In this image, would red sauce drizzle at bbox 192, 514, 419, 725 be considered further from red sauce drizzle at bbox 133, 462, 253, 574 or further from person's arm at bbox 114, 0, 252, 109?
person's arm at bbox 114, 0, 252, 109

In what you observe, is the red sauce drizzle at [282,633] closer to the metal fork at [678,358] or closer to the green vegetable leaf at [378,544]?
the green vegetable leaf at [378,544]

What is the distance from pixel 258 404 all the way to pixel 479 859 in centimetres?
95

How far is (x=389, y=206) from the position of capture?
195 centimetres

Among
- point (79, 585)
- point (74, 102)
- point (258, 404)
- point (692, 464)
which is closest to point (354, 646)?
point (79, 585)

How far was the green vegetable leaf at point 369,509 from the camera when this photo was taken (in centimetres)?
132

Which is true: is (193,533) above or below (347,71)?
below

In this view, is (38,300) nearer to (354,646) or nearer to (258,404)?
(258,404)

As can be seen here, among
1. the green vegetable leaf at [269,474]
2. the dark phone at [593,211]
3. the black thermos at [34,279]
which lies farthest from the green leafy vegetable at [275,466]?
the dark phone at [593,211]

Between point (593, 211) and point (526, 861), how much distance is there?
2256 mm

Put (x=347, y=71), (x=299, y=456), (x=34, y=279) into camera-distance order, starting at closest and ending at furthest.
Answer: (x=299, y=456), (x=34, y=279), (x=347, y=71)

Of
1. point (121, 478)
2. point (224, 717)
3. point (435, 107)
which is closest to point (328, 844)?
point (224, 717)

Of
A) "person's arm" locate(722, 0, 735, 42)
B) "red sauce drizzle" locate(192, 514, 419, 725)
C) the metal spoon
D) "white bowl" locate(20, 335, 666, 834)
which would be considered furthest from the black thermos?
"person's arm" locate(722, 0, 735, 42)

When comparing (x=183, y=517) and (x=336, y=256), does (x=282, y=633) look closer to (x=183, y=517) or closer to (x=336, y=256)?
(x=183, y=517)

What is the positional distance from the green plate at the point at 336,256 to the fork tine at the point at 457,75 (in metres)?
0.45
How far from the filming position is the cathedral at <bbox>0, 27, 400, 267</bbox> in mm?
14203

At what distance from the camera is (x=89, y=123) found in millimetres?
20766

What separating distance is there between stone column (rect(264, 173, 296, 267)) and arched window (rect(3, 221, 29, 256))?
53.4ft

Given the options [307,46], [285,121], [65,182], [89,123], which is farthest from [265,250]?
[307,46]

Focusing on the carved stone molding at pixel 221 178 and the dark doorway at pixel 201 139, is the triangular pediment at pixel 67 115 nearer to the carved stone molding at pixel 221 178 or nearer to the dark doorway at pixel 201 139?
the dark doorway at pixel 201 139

──────────────────────────────

Put every line of the material above into a JSON list of strings, one string per line, and leave out the blank lines.

◆ **TASK OUTPUT**:
[
  "In this image, would red sauce drizzle at bbox 192, 514, 419, 725 be considered further from red sauce drizzle at bbox 133, 462, 253, 574 or further from person's arm at bbox 114, 0, 252, 109?",
  "person's arm at bbox 114, 0, 252, 109",
  "In what you observe, is the red sauce drizzle at [282,633] closer to the metal fork at [678,358] or closer to the green vegetable leaf at [378,544]?",
  "the green vegetable leaf at [378,544]",
  "What is the distance from pixel 258 404 all the way to pixel 479 859 in centimetres?",
  "95",
  "How far is (x=389, y=206) from the position of capture?",
  "195 centimetres",
  "Among",
  "- point (79, 585)",
  "- point (74, 102)",
  "- point (258, 404)",
  "- point (692, 464)",
  "which is closest to point (354, 646)?",
  "point (79, 585)",
  "How far was the green vegetable leaf at point 369,509 from the camera when this photo was taken (in centimetres)?",
  "132",
  "Which is true: is (193,533) above or below (347,71)?",
  "below",
  "In this view, is (38,300) nearer to (354,646) or nearer to (258,404)?",
  "(258,404)",
  "As can be seen here, among",
  "1. the green vegetable leaf at [269,474]",
  "2. the dark phone at [593,211]",
  "3. the black thermos at [34,279]",
  "which lies farthest from the green leafy vegetable at [275,466]?",
  "the dark phone at [593,211]",
  "Between point (593, 211) and point (526, 861), how much distance is there?",
  "2256 mm",
  "Put (x=347, y=71), (x=299, y=456), (x=34, y=279) into camera-distance order, starting at closest and ending at furthest.",
  "Answer: (x=299, y=456), (x=34, y=279), (x=347, y=71)",
  "Of",
  "1. point (121, 478)",
  "2. point (224, 717)",
  "3. point (435, 107)",
  "which is closest to point (328, 844)?",
  "point (224, 717)",
  "Of",
  "A) \"person's arm\" locate(722, 0, 735, 42)",
  "B) \"red sauce drizzle\" locate(192, 514, 419, 725)",
  "C) the metal spoon",
  "D) \"white bowl\" locate(20, 335, 666, 834)",
  "which would be considered furthest from the black thermos?",
  "\"person's arm\" locate(722, 0, 735, 42)",
  "When comparing (x=183, y=517) and (x=336, y=256), does (x=282, y=633) look closer to (x=183, y=517) or closer to (x=336, y=256)?",
  "(x=183, y=517)",
  "What is the positional distance from the green plate at the point at 336,256 to the fork tine at the point at 457,75 (in metres)?",
  "0.45",
  "How far from the filming position is the cathedral at <bbox>0, 27, 400, 267</bbox> in mm?",
  "14203",
  "At what distance from the camera is (x=89, y=123) found in millimetres?",
  "20766",
  "What separating distance is there between stone column (rect(264, 173, 296, 267)) and arched window (rect(3, 221, 29, 256))?",
  "53.4ft",
  "Given the options [307,46], [285,121], [65,182], [89,123], which is farthest from [265,250]?",
  "[307,46]",
  "Focusing on the carved stone molding at pixel 221 178 and the dark doorway at pixel 201 139, is the triangular pediment at pixel 67 115 nearer to the carved stone molding at pixel 221 178 or nearer to the dark doorway at pixel 201 139?",
  "the dark doorway at pixel 201 139"
]